Discretizer for graphical Models

class pyAgrum.lib.discretizer.Discretizer(defaultDiscretizationMethod='quantile', defaultNumberOfBins=10, discretizationThreshold=25)

Represents a tool to discretize some variables in a database in order to obtain a way to learn a pyAgrum’s (discrete) Graphical Model.

Warning

  • The data are represented by tabular data (X and possibly y) where the columns are the variables and the rows are the samples. Generally, X can be replaced by a the name of a csv file.

  • In the case of a classification, y is the class variable and X are the features. y has not to be binary.

Parameters:
  • defaultDiscretizationMethod (str) – sets the default method of discretization for this discretizer. Possible values are: quantile, uniform, kmeans, NML, CAIM and MDLP. This method will be used if the user has not specified another method for that specific variable using the setDiscretizationParameters method.

  • defaultNumberOfBins (str or int) – sets the number of bins if the method used is quantile, kmeans, uniform. In this case this parameter can also be set to the string elbowMethod so that the best number of bins is found automatically. If the method used is NML, this parameter sets the the maximum number of bins up to which the NML algorithm searches for the optimal number of bins. In this case this parameter must be an int If any other discretization method is used, this parameter is ignored.

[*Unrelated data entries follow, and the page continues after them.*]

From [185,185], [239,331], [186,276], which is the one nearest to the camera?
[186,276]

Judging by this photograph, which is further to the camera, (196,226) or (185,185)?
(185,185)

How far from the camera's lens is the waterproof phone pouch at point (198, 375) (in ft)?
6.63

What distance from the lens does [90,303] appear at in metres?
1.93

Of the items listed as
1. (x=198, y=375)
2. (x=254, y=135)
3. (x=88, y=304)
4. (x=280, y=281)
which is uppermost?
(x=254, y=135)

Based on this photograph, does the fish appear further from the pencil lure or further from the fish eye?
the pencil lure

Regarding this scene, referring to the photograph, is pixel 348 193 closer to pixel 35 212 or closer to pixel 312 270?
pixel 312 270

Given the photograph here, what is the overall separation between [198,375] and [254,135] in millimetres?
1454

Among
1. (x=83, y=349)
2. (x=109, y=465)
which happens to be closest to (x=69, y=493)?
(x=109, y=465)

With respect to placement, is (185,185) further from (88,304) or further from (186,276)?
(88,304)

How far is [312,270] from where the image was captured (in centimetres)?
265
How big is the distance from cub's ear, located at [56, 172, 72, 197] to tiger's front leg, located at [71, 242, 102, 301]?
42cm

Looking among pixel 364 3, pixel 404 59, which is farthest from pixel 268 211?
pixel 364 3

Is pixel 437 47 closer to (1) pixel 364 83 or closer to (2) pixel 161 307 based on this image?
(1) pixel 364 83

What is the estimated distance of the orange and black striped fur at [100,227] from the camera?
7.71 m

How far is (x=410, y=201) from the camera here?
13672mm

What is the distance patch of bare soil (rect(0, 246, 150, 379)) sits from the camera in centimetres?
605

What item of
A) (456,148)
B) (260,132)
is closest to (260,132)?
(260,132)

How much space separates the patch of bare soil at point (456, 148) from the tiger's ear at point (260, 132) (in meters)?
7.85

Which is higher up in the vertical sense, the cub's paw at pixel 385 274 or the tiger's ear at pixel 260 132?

  • discretizationThreshold (int or float) – When using default parameters a variable will be treated as continuous only if it has more unique values than this number (if the number is an int greater than 1). If the number is a float between 0 and 1, we will test if the proportion of unique values is bigger than this number. For example if you have entered 0.95, the variable will be treated as continuous only if more than 95% of its values are unique.

audit(X, y=None)

Audits the passed values of X and y. Guess which columns in X are already discrete and which need to be discretized, as well as the discretization algorithm that will be used to discretize them The parameters which are suggested will be used when creating the variables. To change this the user can manually set discretization parameters for each variable using the setDiscretizationParameters function.

Parameters:
  • X ({array-like, pandas or polars dataframe} of shape (n_samples, n_features) or str (filename)) – training data

  • y ({array-like, pandas or polars dataframe} of shape (n_samples,) or str (classname)) – Target values

Returns:

Dict

for each variable, the proposition of audit

clear(clearDiscretizationParameters=False)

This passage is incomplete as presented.